> **Extracted information**:
....................
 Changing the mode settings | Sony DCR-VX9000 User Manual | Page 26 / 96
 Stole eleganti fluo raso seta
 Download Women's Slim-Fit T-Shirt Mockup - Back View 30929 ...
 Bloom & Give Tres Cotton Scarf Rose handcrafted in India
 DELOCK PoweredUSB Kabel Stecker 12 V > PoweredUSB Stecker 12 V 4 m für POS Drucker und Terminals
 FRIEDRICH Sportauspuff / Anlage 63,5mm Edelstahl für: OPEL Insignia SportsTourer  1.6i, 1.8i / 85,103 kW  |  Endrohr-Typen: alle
....................
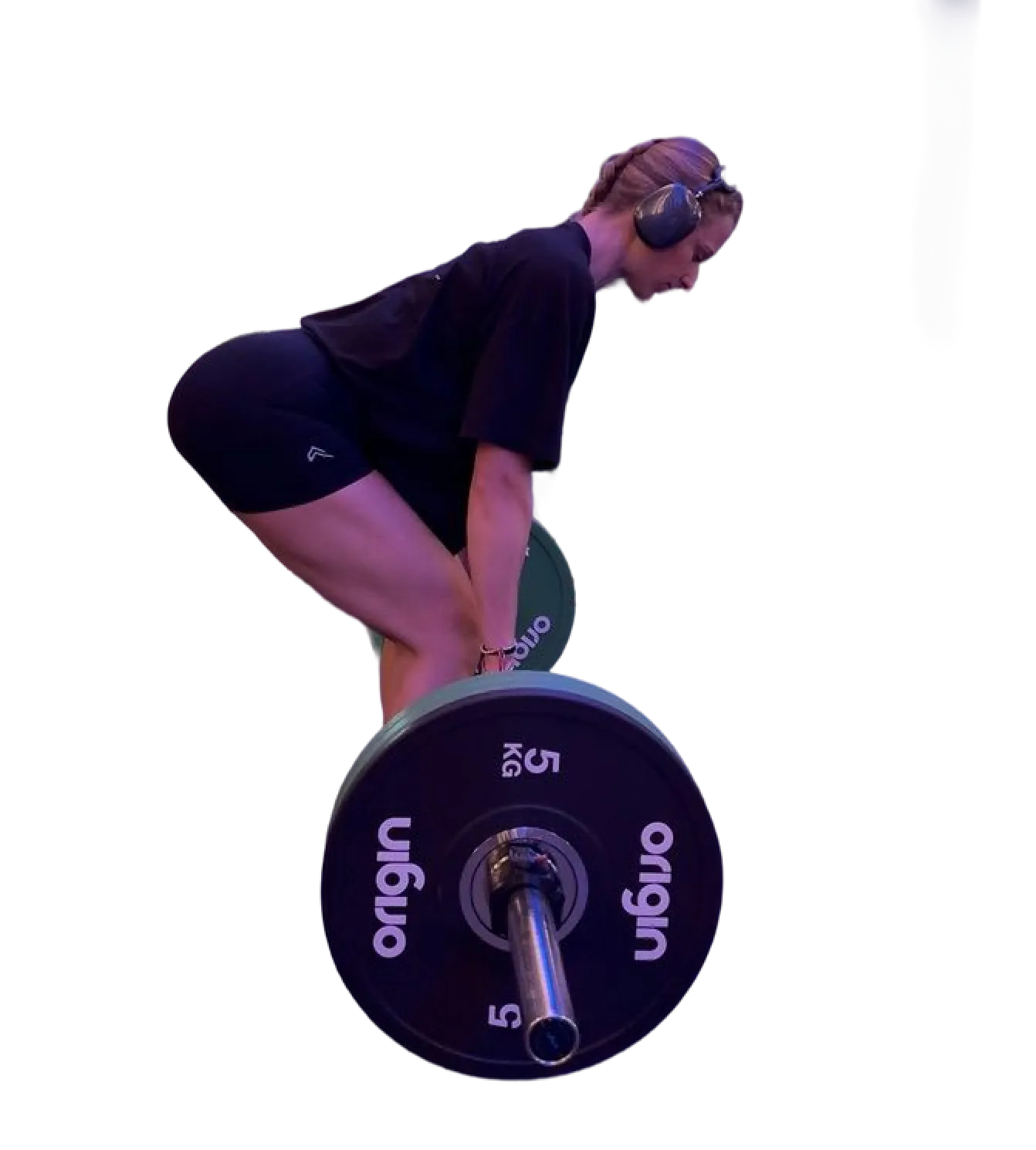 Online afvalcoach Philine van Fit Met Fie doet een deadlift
....................
> **Work to be completed**: All that belongs in your answer is the stretch of entries above from the line with "Changing the mode" through the line with "DELOCK PoweredUSB Kabel", printed exactly.

> **Output for this task**:
 Changing the mode settings | Sony DCR-VX9000 User Manual | Page 26 / 96
 Stole eleganti fluo raso seta
 Download Women's Slim-Fit T-Shirt Mockup - Back View 30929 ...
 Bloom & Give Tres Cotton Scarf Rose handcrafted in India
 DELOCK PoweredUSB Kabel Stecker 12 V > PoweredUSB Stecker 12 V 4 m für POS Drucker und Terminals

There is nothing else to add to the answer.